* _SEITENTEXT_:
........

Drohende Zahlungsunfähigkeit: Microtherm rutscht in die Insolvenz
Pforzheim. Mitten in der Corona-Pandemie meldet eine Pforzheimer Traditionsfirma Insolvenz an: Microtherm mit Hauptsitzsitz in Pforzheim-Würm. Am Donnerstagmorgen wurde ein entsprechender Antrag beim Amtsgericht Pforzheim gestellt, teilen die IG Metall Pforzheim und die Kanzlei Hoefer Schmidt-Thieme mit.
Zum vorläufigen Insolvenzverwalter wurde der Rechtsanwalt Marc Schmidt-Thieme bestellt. „Zuerst werden die Hausaufgaben gemacht“, sagt der Sanierungsexperte. Im nächsten Schritt sollen zusammen mit den Mitarbeitern und der Geschäftsführung eine Fortführungslösung erarbeitet und potenzielle Investoren angesprochen werden. Der Betrieb läuft vorerst weiter – gestützt auf eine gute Auftragslage, heißt es.
Warum kam es dennoch zum Insolvenzantrag? Den Geschäftsführern Karlheinz Gruber und Tina Katalin Szodfridt zufolge gab die Corona-Krise letztlich den Ausschlag: „Wir waren gerade dabei, zu investieren und unser Geschäftsmodell an neue Wachstumsfelder wie E-Mobilität anzupassen, als uns die wirtschaftlichen Auswirkungen der Corona-Krise in Europa trafen. Dadurch ist absehbar, dass kurzfristig Umsätze und Liquiditätsbeiträge, die wir dringend benötigt hätten, wegfallen werden. Insgesamt überfordert so der Finanzbedarf unsere Refinanzierungsmöglichkeiten, so dass uns nun die Zahlungsunfähigkeit drohte“, sagt Szodfridt.
Und die wurde laut Schmidt-Thieme recht früh erkannt. „Ich sehe nach meinen ersten Eindrücken gute Chancen für eine Sanierung“, urteilt er. „Jetzt wollen wir mit der Vorfinanzierung des Insolvenzgeldes für die Mitarbeiter die Voraussetzung für die weitere Betriebsfortführung schaffen. Wir können dann den vollen Insolvenzgeldzeitraum bis Ende Juni nutzen, um eine dauerhafte Fortführungslösung zu finden.“
KfW-Kredite kamen im Falle von Microtherm nicht infrage, berichtet Schmidt-Thieme. Diese werden nicht vergeben, wenn Probleme bereits vor der Pandemie vorlagen. Auch sonst seien sie keine gute Alternative – „Kredite müssen schließlich irgendwann zurückgezahlt werden.“
Der Gewerkschaftssekretär und Sprecher der IG Metall Pforzheim, Arno Rastetter, zeigt sich über den Insolvenzantrag verärgert. Noch im vergangenen Jahr habe man einen „Zukunftssicherungstarifvertrag“ abgeschlossen, mit dem die Beschäftigten sowohl auf die Zahlung des Weihnachtsgelds als auch auf den Zusatzbetrag des tariflichen Zusatzgelds von 400 Euro verzichtet hätten, um so die Beschäftigung bis Ende 2020 zu sichern und betriebsbedingte Kündigungen auszuschließen. Mit dem Insolvenzantrag sei nun der Tarifvertrag obsolet, so Rastetter.

........

* _ERFASSTE DATEN_:
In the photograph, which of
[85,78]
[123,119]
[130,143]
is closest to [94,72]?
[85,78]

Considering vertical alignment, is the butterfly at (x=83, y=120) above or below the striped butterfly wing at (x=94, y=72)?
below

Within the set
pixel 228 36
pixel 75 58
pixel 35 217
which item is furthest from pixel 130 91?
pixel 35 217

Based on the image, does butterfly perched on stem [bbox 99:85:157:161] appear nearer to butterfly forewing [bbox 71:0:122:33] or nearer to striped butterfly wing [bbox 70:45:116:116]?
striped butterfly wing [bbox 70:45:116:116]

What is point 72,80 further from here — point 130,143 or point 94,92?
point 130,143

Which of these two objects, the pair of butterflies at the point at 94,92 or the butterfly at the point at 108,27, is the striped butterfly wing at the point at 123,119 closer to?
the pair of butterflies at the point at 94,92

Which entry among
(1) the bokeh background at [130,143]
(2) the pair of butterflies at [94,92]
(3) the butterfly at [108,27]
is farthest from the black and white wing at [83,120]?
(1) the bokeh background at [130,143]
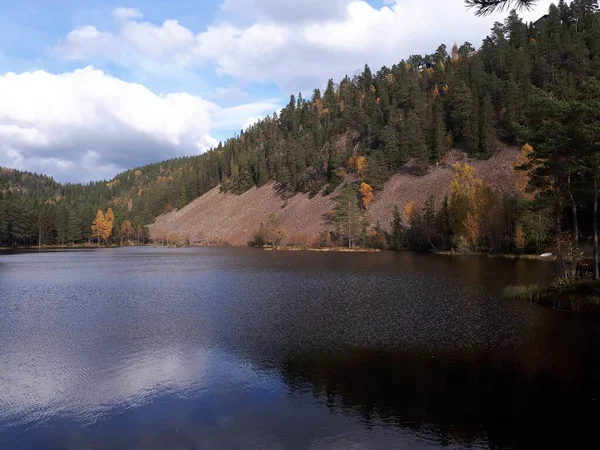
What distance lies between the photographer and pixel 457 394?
16.3 metres

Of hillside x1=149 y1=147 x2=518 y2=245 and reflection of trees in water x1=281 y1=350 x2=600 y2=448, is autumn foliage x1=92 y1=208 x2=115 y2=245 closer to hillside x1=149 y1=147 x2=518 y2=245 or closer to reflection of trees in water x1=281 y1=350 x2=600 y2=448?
hillside x1=149 y1=147 x2=518 y2=245

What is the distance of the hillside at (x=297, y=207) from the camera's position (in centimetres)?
11575

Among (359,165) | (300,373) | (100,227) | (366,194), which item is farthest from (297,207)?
(300,373)

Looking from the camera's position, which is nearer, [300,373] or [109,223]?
[300,373]

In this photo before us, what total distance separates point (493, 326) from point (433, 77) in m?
165

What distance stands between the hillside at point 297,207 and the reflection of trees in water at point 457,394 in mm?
90194

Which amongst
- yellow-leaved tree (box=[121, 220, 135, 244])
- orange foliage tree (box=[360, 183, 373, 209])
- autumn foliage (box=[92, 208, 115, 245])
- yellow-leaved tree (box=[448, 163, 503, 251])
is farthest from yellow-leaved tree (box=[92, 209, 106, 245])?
yellow-leaved tree (box=[448, 163, 503, 251])

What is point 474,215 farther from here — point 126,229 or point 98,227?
point 126,229

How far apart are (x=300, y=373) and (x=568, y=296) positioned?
2416 cm

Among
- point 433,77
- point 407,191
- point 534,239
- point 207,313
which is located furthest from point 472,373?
point 433,77

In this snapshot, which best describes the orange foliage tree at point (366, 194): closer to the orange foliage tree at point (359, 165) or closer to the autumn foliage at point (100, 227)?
the orange foliage tree at point (359, 165)

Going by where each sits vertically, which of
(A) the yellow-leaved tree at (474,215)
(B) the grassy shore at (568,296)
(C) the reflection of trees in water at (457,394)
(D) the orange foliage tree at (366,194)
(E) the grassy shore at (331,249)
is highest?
(D) the orange foliage tree at (366,194)

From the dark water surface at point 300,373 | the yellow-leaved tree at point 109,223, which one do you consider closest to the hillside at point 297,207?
the yellow-leaved tree at point 109,223

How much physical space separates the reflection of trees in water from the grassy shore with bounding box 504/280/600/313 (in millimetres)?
13864
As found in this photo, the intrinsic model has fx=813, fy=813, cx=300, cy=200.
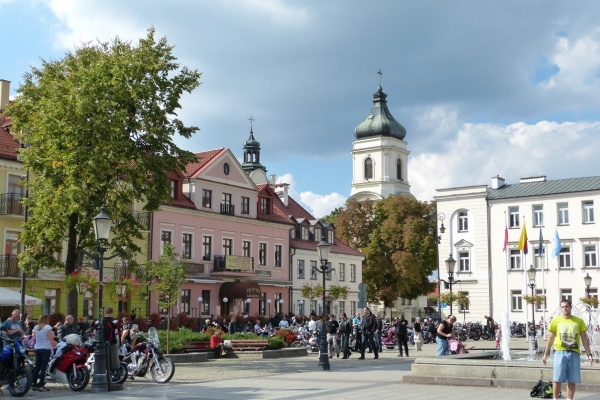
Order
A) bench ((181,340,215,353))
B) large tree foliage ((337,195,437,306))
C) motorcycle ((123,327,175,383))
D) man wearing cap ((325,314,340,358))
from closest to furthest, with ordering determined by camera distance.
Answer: motorcycle ((123,327,175,383))
bench ((181,340,215,353))
man wearing cap ((325,314,340,358))
large tree foliage ((337,195,437,306))

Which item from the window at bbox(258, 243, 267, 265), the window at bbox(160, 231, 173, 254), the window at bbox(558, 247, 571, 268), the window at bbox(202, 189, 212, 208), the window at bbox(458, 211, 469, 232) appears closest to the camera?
the window at bbox(160, 231, 173, 254)

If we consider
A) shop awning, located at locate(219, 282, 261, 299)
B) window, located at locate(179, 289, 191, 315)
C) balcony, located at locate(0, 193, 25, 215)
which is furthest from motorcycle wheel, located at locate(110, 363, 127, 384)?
shop awning, located at locate(219, 282, 261, 299)

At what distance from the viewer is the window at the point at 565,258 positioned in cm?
5931

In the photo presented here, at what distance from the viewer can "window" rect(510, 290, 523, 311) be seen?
199ft

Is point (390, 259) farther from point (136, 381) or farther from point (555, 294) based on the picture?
point (136, 381)

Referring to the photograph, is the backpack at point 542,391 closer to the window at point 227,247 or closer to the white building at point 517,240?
the window at point 227,247

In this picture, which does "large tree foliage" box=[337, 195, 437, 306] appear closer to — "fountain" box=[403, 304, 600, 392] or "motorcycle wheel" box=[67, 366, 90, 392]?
"fountain" box=[403, 304, 600, 392]

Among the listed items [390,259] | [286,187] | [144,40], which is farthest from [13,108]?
[390,259]

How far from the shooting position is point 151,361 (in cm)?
1964

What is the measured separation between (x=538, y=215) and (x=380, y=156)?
35648 mm

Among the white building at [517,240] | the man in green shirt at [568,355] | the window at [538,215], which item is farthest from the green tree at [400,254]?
the man in green shirt at [568,355]

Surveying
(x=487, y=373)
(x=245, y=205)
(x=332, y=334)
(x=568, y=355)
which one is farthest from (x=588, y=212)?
(x=568, y=355)

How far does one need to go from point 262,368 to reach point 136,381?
217 inches

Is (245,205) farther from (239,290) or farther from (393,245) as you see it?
(393,245)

........

* _AUFGABENSTELLUNG_: Führen Sie den Seitentext zur Insolvenz von Microtherm im Anschluss an seinen letzten Satz fort.

* _ÜBUNGSERGEBNIS_:
Gegründet 1965, produziert Microtherm Anwendungen im Bereich von Temperaturschaltern, Sicherungen und Sensortechnik für die Automobil-, Elektro-, Elektronikindustrie und die Haushaltstechnik. Das Unternehmen stellte sich schon früh international auf und unterhält Produktionsstandorte in Deutschland, Tschechien, China und Kanada. Hinzu kommen Vertriebsstandorte in Italien, Indien sowie Brasilien. Wurden 2010 weltweit rund 800 Mitarbeiter beschäftigt, sind es heute etwa 200, davon 50 Angestellte in Pforzheim.
Gesellschafter der Firma ist die bekannte Pforzheimer Unternehmerfamilie Beckmann. Ihnen gehört auch die insolvente Firma Victor Rehm. Für sie wurde im Februar eine Lösung intensiv verhandelt, die zumindest eine teilweise Fortführung ermöglichen soll.